* [Task item]
Reproduce the data word for word, from its first line through the line containing "Is the value for 2013 greater", including that line.

* [Extracted entries]

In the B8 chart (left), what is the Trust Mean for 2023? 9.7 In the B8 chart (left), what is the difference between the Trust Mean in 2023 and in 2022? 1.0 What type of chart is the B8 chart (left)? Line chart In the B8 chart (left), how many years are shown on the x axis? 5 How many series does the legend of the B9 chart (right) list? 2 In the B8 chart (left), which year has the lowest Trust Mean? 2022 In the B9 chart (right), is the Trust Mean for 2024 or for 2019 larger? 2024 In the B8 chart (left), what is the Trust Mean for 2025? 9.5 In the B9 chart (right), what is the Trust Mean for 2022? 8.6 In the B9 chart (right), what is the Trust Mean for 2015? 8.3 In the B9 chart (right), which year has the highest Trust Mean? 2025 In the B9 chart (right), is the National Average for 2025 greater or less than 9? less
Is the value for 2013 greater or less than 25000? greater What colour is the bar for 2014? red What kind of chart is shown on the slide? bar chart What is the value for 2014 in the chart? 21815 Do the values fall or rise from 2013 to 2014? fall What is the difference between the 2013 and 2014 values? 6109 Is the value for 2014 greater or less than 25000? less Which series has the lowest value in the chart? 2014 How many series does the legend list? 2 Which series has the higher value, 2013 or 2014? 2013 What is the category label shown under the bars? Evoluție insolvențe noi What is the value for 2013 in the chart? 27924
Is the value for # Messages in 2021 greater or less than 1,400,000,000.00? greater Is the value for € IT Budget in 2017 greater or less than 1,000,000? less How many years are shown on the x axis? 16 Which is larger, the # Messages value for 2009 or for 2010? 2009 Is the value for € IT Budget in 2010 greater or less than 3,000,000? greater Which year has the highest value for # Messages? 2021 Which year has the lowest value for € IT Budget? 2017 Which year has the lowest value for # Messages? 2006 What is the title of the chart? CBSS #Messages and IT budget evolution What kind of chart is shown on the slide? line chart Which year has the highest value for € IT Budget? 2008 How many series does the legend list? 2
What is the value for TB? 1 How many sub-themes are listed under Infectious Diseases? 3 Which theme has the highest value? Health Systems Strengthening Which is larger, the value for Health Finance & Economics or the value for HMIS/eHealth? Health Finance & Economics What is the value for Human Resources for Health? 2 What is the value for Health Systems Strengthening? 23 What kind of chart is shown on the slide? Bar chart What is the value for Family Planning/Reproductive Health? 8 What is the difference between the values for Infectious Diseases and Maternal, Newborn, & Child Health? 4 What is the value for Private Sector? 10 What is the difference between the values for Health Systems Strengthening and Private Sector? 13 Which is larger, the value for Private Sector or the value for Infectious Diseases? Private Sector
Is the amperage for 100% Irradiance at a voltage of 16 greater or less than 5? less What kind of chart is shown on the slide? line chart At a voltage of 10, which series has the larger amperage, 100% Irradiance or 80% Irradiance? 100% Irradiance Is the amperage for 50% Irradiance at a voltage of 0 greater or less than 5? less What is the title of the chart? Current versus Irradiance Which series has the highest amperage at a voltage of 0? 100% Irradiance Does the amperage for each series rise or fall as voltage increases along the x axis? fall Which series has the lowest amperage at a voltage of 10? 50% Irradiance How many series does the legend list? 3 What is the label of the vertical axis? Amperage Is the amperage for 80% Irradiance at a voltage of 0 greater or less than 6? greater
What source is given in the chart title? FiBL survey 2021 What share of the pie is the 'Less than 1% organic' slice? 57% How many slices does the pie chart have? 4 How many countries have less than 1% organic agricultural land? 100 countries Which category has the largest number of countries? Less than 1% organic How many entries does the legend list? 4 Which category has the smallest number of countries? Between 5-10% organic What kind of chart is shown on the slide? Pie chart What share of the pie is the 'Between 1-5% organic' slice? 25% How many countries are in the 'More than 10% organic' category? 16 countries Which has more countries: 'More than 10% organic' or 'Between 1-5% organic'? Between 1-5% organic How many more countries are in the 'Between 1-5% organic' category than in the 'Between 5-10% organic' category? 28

* [Written solution]
In the B8 chart (left), what is the Trust Mean for 2023? 9.7 In the B8 chart (left), what is the difference between the Trust Mean in 2023 and in 2022? 1.0 What type of chart is the B8 chart (left)? Line chart In the B8 chart (left), how many years are shown on the x axis? 5 How many series does the legend of the B9 chart (right) list? 2 In the B8 chart (left), which year has the lowest Trust Mean? 2022 In the B9 chart (right), is the Trust Mean for 2024 or for 2019 larger? 2024 In the B8 chart (left), what is the Trust Mean for 2025? 9.5 In the B9 chart (right), what is the Trust Mean for 2022? 8.6 In the B9 chart (right), what is the Trust Mean for 2015? 8.3 In the B9 chart (right), which year has the highest Trust Mean? 2025 In the B9 chart (right), is the National Average for 2025 greater or less than 9? less
Is the value for 2013 greater or less than 25000? greater What colour is the bar for 2014? red What kind of chart is shown on the slide? bar chart What is the value for 2014 in the chart? 21815 Do the values fall or rise from 2013 to 2014? fall What is the difference between the 2013 and 2014 values? 6109 Is the value for 2014 greater or less than 25000? less Which series has the lowest value in the chart? 2014 How many series does the legend list? 2 Which series has the higher value, 2013 or 2014? 2013 What is the category label shown under the bars? Evoluție insolvențe noi What is the value for 2013 in the chart? 27924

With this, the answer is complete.